In the above program, we created three classes ABC, PQR, and Program. The ABC class contains two protected members A and B that are initialized in the constructor with 10 and 20 respectively. Here, we inherited class ABC into class PQR. The PQR class contains a destructor that modifies the value of A and B members of class ABC.

Now look to the Main() method of Program class. Here, we created object X of PQR class then data members A and B initialized with 10 and 20. Then we called the Print() method that will print the value of A and B on the console screen. After that when the scope of class PQR gets finished then the destructor of class PQR gets called.

Question 4:

using System;

namespace Demo
{
    class ABC
    {
        protected int A;
        protected int B;

        public ABC()
        {
            A = 10;
            B = 20;
        }

        public void Print()
        {
            Console.WriteLine("ABC: "+A + " " + B);
        }
    }

    class PQR : ABC
    { 
        ~PQR()
        {
            Console.WriteLine("PQR-Destructor called");
        }
        public void Print()
        {
            Console.WriteLine("PQR: "+A + " " + B);
        }
    }

    class Program
    {
        //Entry point of the program
        static void Main(string[] args)
        {
            PQR X = new PQR();

            X.Print();        
        }
    }
}

Output:

PQR: 10 20
PQR-Destructor called
Press any key to continue . . .

Explanation:

In the above program, we created three classes ABC, PQR, and Program. The ABC class contains two protected members A and B that are initialized in the constructor with 10 and 20 respectively. Here, we inherited class ABC into class PQR. The PQR class contains a destructor. Here, Print() method is implemented in both classes ABC and PQR that will print values of A and B on the console screen.

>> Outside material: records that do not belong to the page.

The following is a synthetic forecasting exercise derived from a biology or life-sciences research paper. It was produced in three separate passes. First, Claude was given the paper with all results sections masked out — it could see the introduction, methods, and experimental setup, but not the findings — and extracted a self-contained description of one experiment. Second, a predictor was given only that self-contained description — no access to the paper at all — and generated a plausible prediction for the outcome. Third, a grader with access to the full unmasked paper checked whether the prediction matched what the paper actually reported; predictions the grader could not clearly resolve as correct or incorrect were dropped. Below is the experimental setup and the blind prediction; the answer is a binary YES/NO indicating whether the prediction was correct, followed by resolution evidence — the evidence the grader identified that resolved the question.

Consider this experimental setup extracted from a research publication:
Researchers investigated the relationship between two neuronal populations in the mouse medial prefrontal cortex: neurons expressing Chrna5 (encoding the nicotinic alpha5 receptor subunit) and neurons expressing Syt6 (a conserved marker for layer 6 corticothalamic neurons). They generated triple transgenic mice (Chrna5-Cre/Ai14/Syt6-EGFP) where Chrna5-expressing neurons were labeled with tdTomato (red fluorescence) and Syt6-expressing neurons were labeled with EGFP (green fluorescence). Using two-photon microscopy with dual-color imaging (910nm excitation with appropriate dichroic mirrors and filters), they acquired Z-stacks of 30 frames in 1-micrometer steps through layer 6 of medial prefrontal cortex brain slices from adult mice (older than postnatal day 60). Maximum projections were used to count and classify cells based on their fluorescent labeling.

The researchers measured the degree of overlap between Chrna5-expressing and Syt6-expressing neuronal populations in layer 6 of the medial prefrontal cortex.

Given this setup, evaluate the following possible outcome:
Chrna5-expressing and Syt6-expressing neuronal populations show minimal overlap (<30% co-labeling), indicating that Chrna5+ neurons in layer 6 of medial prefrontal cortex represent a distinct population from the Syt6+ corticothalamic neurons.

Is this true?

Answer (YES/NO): NO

Now look to the Main() method of Program class. Here, we created object X of PQR class then data members A and B initialized with 10 and 20. Then we called the Print() method that will print the value of A and B on the console screen. Here, Print() method of PQR class gets called because ABC and PQR both contain the method with name Print(). After that when the scope of class PQR gets finished then the destructor of class PQR gets called.

Question 5:

using System;

namespace Demo
{
    class ABC
    {
        protected int A;
        protected int B;

        public ABC()
        {
            A = 10;
            B = 20;
        }

        public void Print()
        {
            Console.WriteLine("ABC: "+A + " " + B);
        }
    }

    class PQR : ABC
    { 
        ~PQR()
        {
            Console.WriteLine("PQR-Destructor called");
        }
        public void Print()
        {
            super.Print();
            Console.WriteLine("PQR: "+A + " " + B);
        }
    }
    
    class Program
    {
        //Entry point of the program
        static void Main(string[] args)
        {
            PQR X = new PQR();

            X.Print();        
        }
    }
}

Output:

main.cs(28,21): warning CS0108: `Demo.PQR.Print()' hides inherited member `Demo.ABC.Print()'. Use the new keyword if hiding was intended
main.cs(16,21): (Location of the symbol related to previous warning)
main.cs(30,13): error CS0103: The name `super' does not exist in the current context

Explanation:

The above program will generate a syntax error because we used super to call the Print() method of the superclass in the Print() method of PQR class. In C# super does not exist. To call the base class method we need to use the base keyword in the C# program.